== ATIVIDADE A ==
No texto sobre as temperaturas, de quanto foi a mínima que joralentejano registou na manhã de 25 de julho de 2017?
== ATIVIDADE B ==
Retome o texto sobre as temperaturas logo a seguir à última linha apresentada.

== TEXTO PARA LEITURA ==
Ontem à tarde calor infernal com Faro (cidade) a atingir os 37,8ºC pelas 19:26.
A mínima igual à de ontem com 25,2ºC.


----------



## joralentejano (25 Jul 2017 às 13:22)

Boas,
Mínima baixa devido ao vento nulo que permaneceu a noite toda. Foi de *13,7°C*
A temperatura hoje promete aproximar-se dos 40°C, mais uma vez. Estão neste momento *35,1°C *com vento fraco de leste.


----------



## joralentejano (25 Jul 2017 às 16:16)

*38,9ºC *com vento nulo* *


----------



## joselamego (25 Jul 2017 às 16:20)

Vendas novas,
Vento fraco e temperatura atual de 37,8°C

Enviado do meu HUAWEI NOVA através de Tapatalk


----------



## Davidmpb (25 Jul 2017 às 18:12)

== MATERIAL RECOLHIDO ==

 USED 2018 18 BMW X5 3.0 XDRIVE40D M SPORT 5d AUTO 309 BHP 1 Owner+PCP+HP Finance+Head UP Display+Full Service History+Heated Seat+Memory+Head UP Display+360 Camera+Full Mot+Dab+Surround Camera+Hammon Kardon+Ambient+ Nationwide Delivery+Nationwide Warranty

== RESPOSTA À ATIVIDADE A ==
A mínima foi de 13,7 °C.

== RESPOSTA À ATIVIDADE B ==
Boa tarde,
Grande nuvem de fumo por aqui proveniente dos incêndios, ao ponto de tapar o sol, bem visível também nas imagens de satélite, o céu está algo alaranjado.
Vento moderado e estão 33.5ºc.


----------



## SpiderVV (25 Jul 2017 às 18:17)

Confirma-se o céu, o pôr do sol está muito alaranjado devido à abundância de fumo, que é ainda mais do que ontem... 33,7ºC.


----------



## joralentejano (25 Jul 2017 às 18:44)

E com a rotação do vento para NW, uma densa nuvem de fumo aproxima-se, muito mais que ontem. Durante toda a tarde enquanto o vento esteve de leste o fumo estava todo a Oeste daqui.




_______
A máxima foi de *39,2ºC*

Agora estão *37,9ºC* e o vento é fraco de NW.


----------



## SpiderVV (25 Jul 2017 às 20:14)

Céu totalmente coberto a Oeste por uma camada espessa de fumo, quase faz lembrar a cobertura de uma célula convectiva. 30,2ºC com vento fraco a moderado de NW.

MSG3 Combinado 18UTC


----------



## Agreste (25 Jul 2017 às 22:46)

30 noites tropicais em Faro...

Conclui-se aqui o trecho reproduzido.